The Minister for Finance today (Tuesday, October 1) acknowledged in Budget 2025 the concerns voiced by farm organisations about the future viability of family farms because of fluctuating and declining incomes.

Minister Jack Chambers told the Dáil: “I am aware that there can be income instability in the farming sector in general, and the dairy sector more specifically.

“I am keen to advance an income volatility measure to support the farming sector for consideration in advance of next year’s budget.

According to Minister Chambers his “officials will work with the Department of Agriculture, Food and the Marine (DAFM) in progressing proposals for consideration”.

ICOS is the policy and representative body for co-operatives in Ireland, providing guidance, support, and advocacy for co-operative enterprises across the country.

Since 2016, ICOS stated it has called on the government to introduce an income volatility measure for the dairy sector.

The taxation measure proposed by ICOS, would enable a farmer to use periods when market returns are higher to create a modest “rainy-day” fund, to support them during periods when market returns are weaker.

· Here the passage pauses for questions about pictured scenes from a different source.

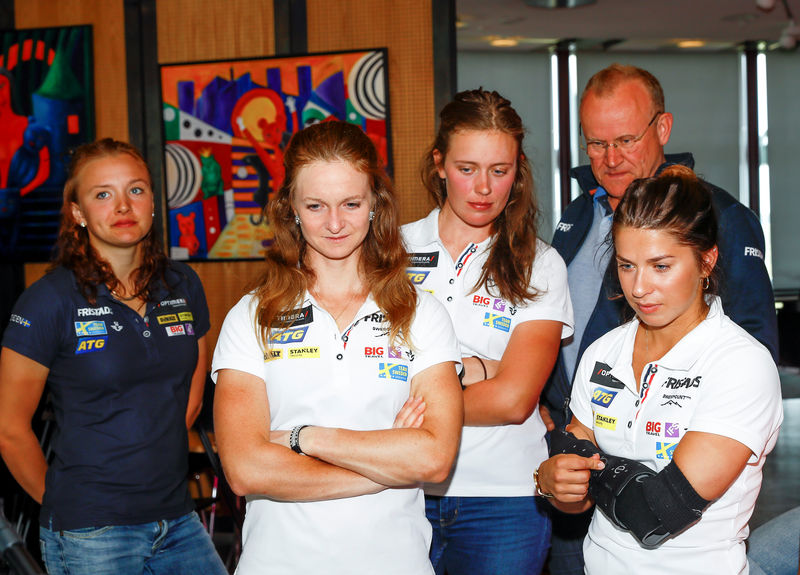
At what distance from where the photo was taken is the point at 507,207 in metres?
2.17

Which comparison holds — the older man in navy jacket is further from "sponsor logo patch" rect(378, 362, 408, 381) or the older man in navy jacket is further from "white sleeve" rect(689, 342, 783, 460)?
"sponsor logo patch" rect(378, 362, 408, 381)

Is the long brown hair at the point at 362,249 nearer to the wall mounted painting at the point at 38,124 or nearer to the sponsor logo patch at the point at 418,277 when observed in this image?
the sponsor logo patch at the point at 418,277

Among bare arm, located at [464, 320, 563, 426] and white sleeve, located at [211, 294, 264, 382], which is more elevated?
white sleeve, located at [211, 294, 264, 382]

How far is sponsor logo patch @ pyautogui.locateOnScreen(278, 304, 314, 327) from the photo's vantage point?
1.79 metres

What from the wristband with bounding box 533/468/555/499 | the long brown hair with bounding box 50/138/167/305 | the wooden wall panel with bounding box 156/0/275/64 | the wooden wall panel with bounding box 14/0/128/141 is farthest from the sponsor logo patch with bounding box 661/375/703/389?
the wooden wall panel with bounding box 14/0/128/141

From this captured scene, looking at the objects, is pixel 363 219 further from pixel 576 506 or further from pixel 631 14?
pixel 631 14

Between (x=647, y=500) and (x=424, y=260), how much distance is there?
36.2 inches

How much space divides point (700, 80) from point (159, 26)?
8475mm

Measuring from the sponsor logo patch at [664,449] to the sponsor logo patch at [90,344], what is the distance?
1498 millimetres

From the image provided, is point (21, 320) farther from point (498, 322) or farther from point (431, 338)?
point (498, 322)

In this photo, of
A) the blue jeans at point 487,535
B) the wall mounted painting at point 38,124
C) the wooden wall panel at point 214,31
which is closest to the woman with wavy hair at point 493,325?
the blue jeans at point 487,535

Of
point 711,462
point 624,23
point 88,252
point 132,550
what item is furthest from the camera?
A: point 624,23

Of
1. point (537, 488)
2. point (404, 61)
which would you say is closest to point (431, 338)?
point (537, 488)

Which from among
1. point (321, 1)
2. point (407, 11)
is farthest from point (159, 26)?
point (407, 11)
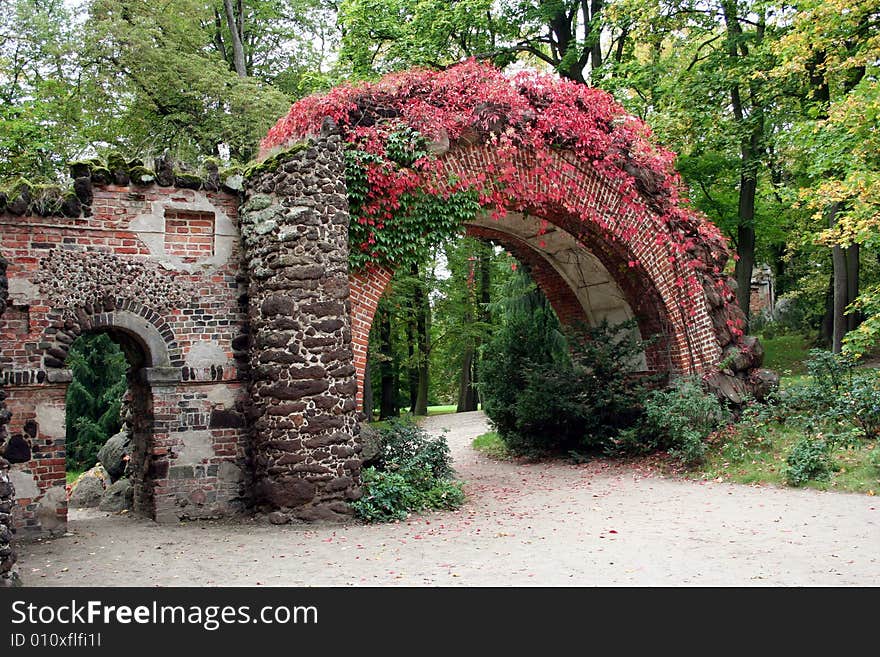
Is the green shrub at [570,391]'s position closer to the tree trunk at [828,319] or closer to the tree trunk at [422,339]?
the tree trunk at [828,319]

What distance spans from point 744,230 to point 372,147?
1054 centimetres

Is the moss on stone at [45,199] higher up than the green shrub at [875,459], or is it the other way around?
the moss on stone at [45,199]

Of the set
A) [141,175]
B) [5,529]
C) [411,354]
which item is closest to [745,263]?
[411,354]

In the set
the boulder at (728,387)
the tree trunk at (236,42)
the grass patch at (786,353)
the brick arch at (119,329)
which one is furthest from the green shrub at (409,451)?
the tree trunk at (236,42)

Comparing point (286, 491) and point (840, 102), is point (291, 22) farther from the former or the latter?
point (286, 491)

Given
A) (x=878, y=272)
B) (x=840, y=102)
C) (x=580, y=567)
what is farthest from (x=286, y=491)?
(x=878, y=272)

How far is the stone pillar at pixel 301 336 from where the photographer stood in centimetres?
789

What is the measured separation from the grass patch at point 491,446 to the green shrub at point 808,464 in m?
5.40

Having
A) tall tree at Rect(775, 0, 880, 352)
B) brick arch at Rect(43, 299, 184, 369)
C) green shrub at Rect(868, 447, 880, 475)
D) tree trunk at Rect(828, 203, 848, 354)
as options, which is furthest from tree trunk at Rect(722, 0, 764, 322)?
brick arch at Rect(43, 299, 184, 369)

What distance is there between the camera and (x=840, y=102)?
11.5m

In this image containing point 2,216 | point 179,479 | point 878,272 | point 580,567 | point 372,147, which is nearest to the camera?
point 580,567

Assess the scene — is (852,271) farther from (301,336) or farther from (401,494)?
(301,336)

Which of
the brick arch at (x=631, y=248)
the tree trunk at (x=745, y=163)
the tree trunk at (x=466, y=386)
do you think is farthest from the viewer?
the tree trunk at (x=466, y=386)

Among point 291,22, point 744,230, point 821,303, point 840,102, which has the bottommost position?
point 821,303
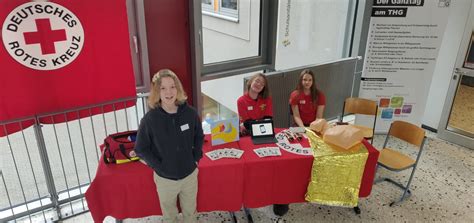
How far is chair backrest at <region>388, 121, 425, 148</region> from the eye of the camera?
2.68m

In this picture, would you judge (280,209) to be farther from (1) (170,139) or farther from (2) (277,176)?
(1) (170,139)

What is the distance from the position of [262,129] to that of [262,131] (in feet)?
0.05

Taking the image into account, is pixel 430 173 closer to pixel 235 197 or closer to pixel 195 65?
pixel 235 197

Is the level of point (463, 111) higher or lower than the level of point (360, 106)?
lower

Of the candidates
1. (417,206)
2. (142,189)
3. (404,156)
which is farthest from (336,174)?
(142,189)

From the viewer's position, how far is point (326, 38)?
4145 mm

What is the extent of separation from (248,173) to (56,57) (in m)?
1.53

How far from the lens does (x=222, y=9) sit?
3.26m

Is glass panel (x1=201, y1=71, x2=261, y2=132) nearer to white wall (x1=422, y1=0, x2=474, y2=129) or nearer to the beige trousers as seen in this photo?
the beige trousers

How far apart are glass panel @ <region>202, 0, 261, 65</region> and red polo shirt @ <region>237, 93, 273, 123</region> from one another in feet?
2.10

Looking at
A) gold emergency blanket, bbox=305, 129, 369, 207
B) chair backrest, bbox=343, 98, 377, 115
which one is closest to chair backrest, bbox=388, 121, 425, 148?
chair backrest, bbox=343, 98, 377, 115

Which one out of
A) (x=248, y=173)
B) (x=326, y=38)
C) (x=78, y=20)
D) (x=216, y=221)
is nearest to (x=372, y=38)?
(x=326, y=38)

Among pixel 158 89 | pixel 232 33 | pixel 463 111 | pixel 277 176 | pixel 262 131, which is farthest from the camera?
pixel 463 111

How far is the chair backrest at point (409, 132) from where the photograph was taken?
2.68 metres
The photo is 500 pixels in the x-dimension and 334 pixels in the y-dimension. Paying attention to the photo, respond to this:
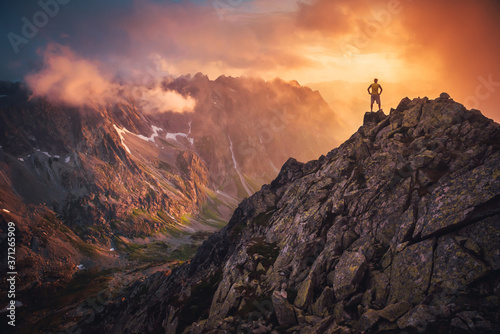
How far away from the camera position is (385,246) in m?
24.9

The ICOS proposal known as “5-5-5” would allow a farmer to voluntarily defer up to 5% of their gross receipts in any one year. 

The society stated that deferred funds can be drawn down at any time within five years, and subject to income tax at the time of draw down, and would work alongside current five year income averaging.

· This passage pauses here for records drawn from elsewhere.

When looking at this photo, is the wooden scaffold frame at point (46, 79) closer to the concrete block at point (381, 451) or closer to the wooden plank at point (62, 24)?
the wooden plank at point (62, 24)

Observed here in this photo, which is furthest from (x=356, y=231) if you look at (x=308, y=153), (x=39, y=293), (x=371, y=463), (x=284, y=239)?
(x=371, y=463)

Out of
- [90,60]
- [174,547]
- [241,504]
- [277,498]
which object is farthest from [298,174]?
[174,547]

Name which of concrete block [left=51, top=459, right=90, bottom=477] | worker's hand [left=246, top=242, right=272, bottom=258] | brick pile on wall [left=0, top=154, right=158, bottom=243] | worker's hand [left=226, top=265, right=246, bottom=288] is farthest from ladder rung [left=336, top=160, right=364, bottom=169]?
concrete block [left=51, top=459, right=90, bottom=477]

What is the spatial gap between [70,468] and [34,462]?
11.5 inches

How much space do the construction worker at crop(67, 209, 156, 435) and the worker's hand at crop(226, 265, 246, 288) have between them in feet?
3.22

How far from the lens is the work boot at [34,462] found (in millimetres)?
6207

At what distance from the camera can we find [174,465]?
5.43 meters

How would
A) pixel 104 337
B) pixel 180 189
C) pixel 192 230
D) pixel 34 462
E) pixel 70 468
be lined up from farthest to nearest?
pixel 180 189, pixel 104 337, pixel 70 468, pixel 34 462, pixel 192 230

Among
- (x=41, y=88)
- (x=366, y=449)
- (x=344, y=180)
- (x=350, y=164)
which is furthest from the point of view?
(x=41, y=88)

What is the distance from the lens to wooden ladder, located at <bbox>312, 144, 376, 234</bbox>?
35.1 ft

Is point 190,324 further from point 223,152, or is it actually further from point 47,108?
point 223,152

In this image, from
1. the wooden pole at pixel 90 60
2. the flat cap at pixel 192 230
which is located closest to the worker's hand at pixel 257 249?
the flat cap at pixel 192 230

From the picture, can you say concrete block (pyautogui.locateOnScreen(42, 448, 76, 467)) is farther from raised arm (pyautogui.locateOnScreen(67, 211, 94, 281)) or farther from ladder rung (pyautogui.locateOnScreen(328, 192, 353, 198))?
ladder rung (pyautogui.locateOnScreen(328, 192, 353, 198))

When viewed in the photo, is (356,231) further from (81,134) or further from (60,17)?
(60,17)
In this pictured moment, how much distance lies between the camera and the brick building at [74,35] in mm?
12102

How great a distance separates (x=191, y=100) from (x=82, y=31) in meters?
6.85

“There is no reason why the government could not have provided a firmer commitment in this year’s budget. Nevertheless, the commitment to advance the proposal is a welcome step forward,” a statement from ICOS said.

ICOS stated it is confident that any legal or regulatory issues regarding deferred income can be addressed, from a farmer, co-op and revenue perspective.

The society said: “We have made several submissions to the government based on the precedent set by the milk quota regulations and the operation of client accounts across multiple sectors.

“We look forward to engaging further with the Department of Finance and Department of Agriculture, Food and Marine on this important issue for milk suppliers and the dairy co-operative sector,” it added.

Meanwhile, Food Drink Ireland (FDI), the Ibec group representing the food and drink sector, has welcomed the government’s announcement in Budget 2025 to unlock €1.5 billion from the National Training Fund over the coming years. 

FDI deputy director, Linda Stuart-Trainor said: “With almost 165,000 people employed in the agri-food sector, a skilled labour force is key to our ability to produce world-class food and drink products.

“The government has made an important commitment to unlocking the National Training Fund.

We are eager to collaborate on the rollout through additional funding for apprenticeships, an Upskilling Incentive Scheme for SMEs and fostering a green talent pipeline, as the sector continues to invest in sustainable technologies and processes,” she added.